While Clarke makes specific and extensive reference to Federica Russo and Jon Williamson’s work, the background to the thesis and the framework it traces are much wider. Tackling such topics as medical causation and the relationship between evidence and mechanistic knowledge involves dealing with a number of problematic issues. Clarke provides insightful – historically supported – considerations on, for instance, discovery, explanation, prediction, description, classification, their place in medicine and the relationships holding between them. These matters also direct attention to the (increasingly recognized) role of the context, the relationships between observational and experimental evidence, and the relevance of the type/token distinction for medical causation, which all find room in Clarke’s analysis.
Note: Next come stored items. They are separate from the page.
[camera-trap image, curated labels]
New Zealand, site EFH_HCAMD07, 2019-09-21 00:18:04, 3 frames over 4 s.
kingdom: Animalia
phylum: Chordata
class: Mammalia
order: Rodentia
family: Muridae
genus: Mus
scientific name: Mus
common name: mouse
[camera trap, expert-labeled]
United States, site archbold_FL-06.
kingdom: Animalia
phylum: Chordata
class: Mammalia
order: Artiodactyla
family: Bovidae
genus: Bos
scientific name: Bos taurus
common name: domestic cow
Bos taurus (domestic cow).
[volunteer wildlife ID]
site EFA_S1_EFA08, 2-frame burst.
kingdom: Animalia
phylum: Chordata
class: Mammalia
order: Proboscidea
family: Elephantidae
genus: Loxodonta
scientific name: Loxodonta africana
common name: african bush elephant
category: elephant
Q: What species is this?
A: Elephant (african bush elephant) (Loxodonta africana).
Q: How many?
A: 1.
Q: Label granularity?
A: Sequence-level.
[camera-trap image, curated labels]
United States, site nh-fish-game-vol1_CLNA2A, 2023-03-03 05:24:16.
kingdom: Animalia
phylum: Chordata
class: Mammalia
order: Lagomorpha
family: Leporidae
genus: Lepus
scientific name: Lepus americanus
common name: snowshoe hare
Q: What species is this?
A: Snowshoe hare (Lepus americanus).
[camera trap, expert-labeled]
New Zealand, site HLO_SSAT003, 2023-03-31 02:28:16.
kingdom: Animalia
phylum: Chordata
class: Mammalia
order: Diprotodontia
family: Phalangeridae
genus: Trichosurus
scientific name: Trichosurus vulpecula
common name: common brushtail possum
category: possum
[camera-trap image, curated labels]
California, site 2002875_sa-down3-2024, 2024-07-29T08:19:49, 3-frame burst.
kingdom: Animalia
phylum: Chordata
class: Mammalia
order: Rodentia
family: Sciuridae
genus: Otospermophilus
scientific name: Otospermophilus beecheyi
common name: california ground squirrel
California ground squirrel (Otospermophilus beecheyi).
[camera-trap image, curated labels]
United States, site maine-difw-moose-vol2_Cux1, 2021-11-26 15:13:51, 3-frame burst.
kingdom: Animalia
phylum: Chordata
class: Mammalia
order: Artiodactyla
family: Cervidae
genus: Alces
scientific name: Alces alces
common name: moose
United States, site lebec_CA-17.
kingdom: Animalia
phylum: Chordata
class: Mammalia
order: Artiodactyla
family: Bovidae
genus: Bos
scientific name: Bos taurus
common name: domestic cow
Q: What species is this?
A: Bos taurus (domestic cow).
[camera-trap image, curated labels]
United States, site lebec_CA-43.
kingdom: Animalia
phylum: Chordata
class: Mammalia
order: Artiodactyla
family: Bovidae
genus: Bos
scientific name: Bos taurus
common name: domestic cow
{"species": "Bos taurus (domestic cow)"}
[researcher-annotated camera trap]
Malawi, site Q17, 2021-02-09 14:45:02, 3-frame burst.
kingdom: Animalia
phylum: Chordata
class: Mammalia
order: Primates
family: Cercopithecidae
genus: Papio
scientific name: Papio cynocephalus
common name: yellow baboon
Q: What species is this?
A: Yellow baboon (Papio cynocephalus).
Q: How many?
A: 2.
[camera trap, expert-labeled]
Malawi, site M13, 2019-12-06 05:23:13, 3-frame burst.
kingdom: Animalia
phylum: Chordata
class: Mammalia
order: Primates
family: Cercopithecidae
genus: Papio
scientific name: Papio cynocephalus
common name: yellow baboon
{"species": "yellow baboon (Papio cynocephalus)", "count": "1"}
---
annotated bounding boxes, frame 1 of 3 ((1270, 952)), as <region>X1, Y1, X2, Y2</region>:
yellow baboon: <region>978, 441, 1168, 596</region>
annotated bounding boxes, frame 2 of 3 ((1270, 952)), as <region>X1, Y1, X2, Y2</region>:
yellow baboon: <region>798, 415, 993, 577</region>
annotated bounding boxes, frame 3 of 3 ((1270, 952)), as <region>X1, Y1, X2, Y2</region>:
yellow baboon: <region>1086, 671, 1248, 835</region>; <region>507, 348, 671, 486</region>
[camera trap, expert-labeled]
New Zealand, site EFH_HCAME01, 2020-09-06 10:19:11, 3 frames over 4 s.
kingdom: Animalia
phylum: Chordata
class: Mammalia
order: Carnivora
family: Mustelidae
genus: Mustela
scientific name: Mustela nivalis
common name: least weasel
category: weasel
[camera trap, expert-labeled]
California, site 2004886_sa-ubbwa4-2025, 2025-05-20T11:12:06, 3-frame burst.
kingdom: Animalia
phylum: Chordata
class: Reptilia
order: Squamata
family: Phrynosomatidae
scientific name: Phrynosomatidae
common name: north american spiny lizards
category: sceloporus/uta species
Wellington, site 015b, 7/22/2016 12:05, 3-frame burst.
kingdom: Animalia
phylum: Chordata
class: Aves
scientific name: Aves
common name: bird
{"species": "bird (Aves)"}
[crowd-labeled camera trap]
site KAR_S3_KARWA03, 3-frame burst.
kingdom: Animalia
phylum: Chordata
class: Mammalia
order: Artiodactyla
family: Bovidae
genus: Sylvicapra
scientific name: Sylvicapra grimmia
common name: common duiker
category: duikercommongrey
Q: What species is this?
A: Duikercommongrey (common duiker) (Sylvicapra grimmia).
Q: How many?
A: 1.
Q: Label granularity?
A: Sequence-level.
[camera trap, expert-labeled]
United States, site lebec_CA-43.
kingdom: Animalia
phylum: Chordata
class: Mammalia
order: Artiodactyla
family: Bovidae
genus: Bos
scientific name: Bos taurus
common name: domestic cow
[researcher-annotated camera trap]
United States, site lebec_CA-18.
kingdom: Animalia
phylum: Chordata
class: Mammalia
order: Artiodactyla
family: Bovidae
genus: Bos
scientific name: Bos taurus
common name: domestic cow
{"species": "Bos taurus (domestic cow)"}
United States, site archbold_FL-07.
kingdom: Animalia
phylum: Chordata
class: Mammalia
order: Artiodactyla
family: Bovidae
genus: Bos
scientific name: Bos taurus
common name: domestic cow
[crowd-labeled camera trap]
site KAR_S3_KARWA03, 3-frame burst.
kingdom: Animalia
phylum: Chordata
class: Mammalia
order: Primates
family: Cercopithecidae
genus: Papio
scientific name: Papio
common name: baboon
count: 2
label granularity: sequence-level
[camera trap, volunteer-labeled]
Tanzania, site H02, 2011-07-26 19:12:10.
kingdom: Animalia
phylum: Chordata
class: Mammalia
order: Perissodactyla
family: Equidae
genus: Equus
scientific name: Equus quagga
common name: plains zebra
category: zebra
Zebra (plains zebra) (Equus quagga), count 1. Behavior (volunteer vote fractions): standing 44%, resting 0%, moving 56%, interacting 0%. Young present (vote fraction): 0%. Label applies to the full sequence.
The thesis delivers more than it expressly promises, by stimulating further discussion on other issues such as current accounts of building mechanistic models, the reductionism/anti-reductionism debate in studies on cancer causation, the use of simulations and animal models in assessing causal links. Rooted in philosophy of science and going hand-in-hand with history of science, Clarke’s “mapping [of] the causal territory” (p.138) has the merit both of giving a metascientific, non-reductivist account of causality in medicine, and of pointing to further challenges philosophy of medicine is called to face, highlighting the specificity of issues arising in medicine and, hence, the specificity of philosophy of medicine as a field of enquiry.
Raffaella Campaner
Department of Philosophy
University of Bologna
raffaella.campaner@unibo.it
Primary Sources
Bibliographical analysis of peered-reviewed journal articles, monographs, edited volumes, conference proceedings.
Dissertation Information
University College London. 2010. 228pp. Primary Advisor: Donald Gillies.